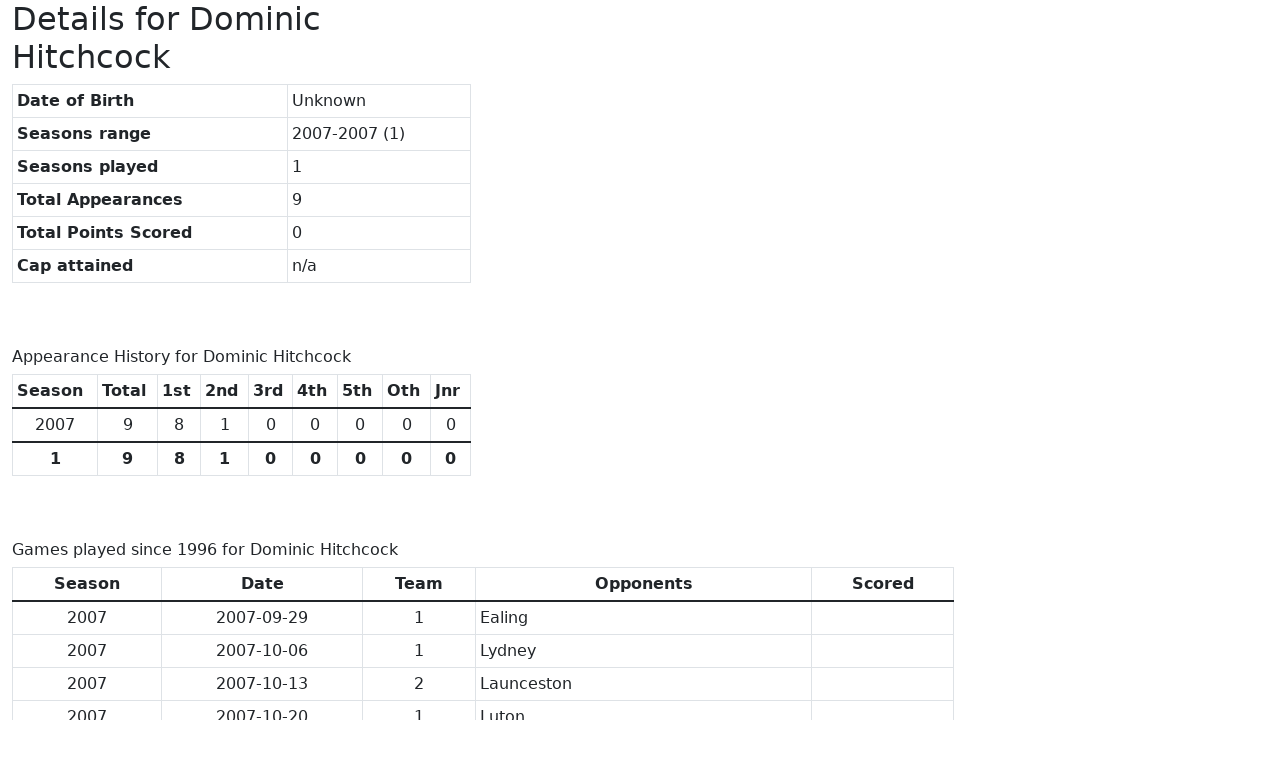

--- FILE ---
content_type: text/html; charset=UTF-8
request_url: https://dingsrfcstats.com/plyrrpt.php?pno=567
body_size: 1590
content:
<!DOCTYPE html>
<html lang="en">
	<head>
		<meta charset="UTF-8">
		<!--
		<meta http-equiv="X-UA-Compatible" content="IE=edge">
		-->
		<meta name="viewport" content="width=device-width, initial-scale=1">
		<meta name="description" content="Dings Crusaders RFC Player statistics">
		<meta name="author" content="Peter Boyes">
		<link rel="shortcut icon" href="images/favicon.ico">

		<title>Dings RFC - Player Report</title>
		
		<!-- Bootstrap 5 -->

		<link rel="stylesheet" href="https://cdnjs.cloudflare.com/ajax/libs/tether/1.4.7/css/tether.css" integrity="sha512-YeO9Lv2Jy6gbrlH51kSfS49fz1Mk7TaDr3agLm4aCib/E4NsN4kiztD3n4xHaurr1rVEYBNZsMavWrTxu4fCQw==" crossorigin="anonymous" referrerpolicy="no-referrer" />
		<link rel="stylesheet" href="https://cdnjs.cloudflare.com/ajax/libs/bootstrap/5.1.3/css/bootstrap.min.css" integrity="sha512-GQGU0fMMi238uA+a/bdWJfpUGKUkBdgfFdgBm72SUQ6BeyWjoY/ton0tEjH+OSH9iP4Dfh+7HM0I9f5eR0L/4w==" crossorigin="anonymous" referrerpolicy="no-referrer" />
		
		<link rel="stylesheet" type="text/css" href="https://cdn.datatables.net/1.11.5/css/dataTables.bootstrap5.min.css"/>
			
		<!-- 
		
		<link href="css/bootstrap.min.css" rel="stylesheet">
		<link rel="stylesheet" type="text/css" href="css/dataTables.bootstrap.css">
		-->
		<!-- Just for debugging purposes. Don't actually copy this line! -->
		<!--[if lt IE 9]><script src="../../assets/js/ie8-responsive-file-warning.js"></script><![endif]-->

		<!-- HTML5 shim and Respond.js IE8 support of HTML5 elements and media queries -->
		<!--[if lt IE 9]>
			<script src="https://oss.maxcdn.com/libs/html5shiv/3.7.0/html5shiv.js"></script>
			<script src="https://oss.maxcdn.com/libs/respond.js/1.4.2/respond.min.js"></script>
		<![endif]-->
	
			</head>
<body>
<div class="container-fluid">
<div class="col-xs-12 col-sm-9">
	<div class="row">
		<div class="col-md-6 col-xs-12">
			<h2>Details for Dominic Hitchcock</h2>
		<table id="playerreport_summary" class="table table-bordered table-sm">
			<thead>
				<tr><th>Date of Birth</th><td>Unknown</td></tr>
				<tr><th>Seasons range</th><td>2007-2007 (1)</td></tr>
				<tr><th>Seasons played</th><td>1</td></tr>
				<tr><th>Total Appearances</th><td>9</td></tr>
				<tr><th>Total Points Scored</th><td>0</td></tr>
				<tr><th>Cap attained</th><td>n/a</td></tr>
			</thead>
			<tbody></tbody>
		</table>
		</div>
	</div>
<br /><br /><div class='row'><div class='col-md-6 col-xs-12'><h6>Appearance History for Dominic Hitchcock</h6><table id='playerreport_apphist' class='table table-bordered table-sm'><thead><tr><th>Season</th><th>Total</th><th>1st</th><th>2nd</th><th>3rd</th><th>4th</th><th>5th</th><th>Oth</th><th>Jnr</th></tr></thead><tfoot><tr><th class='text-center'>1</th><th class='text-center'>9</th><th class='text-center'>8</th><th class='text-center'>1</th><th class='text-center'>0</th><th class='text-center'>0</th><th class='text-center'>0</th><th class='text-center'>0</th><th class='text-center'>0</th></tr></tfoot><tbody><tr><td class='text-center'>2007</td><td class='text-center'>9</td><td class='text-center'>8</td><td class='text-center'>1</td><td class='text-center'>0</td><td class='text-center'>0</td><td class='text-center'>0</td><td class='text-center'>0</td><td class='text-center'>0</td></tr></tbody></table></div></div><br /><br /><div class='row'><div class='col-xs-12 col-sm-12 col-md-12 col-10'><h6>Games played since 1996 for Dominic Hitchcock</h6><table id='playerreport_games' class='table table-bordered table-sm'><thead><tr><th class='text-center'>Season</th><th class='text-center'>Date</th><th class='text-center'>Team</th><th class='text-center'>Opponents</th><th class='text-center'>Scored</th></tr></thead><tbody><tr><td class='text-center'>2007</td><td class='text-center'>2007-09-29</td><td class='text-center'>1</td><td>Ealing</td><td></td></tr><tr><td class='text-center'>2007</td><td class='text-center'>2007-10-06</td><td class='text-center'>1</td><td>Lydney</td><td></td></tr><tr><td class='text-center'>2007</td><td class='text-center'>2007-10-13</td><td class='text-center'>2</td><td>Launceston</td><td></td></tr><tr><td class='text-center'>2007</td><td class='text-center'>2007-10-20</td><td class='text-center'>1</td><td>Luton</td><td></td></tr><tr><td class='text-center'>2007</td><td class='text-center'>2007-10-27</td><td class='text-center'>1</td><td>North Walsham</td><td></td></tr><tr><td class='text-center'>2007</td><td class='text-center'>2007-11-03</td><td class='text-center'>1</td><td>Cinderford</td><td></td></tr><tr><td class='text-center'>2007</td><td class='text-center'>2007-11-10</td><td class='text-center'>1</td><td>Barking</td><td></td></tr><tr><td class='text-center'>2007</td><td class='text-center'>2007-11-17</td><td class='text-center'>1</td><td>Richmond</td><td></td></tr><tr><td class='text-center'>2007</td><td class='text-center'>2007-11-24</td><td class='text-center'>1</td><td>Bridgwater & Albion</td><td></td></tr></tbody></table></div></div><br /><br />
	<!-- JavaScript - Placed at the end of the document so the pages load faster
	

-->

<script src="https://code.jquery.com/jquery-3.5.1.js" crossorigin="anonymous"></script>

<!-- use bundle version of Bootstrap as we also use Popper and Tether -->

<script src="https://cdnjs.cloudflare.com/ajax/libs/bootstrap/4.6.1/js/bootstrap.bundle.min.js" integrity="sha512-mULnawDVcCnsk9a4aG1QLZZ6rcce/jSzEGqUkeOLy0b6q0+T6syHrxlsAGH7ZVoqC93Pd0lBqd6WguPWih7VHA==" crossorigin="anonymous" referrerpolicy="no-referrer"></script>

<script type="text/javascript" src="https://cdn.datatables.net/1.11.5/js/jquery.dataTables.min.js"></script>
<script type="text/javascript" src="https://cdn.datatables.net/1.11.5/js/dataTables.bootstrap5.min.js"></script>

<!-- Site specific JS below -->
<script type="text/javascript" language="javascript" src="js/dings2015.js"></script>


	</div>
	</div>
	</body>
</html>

= Instructions for the task =
From the records above, pull every line that has the string "endif" and copy it.

= Output for this exercise =
		<!--[if lt IE 9]><script src="../../assets/js/ie8-responsive-file-warning.js"></script><![endif]-->
		<![endif]-->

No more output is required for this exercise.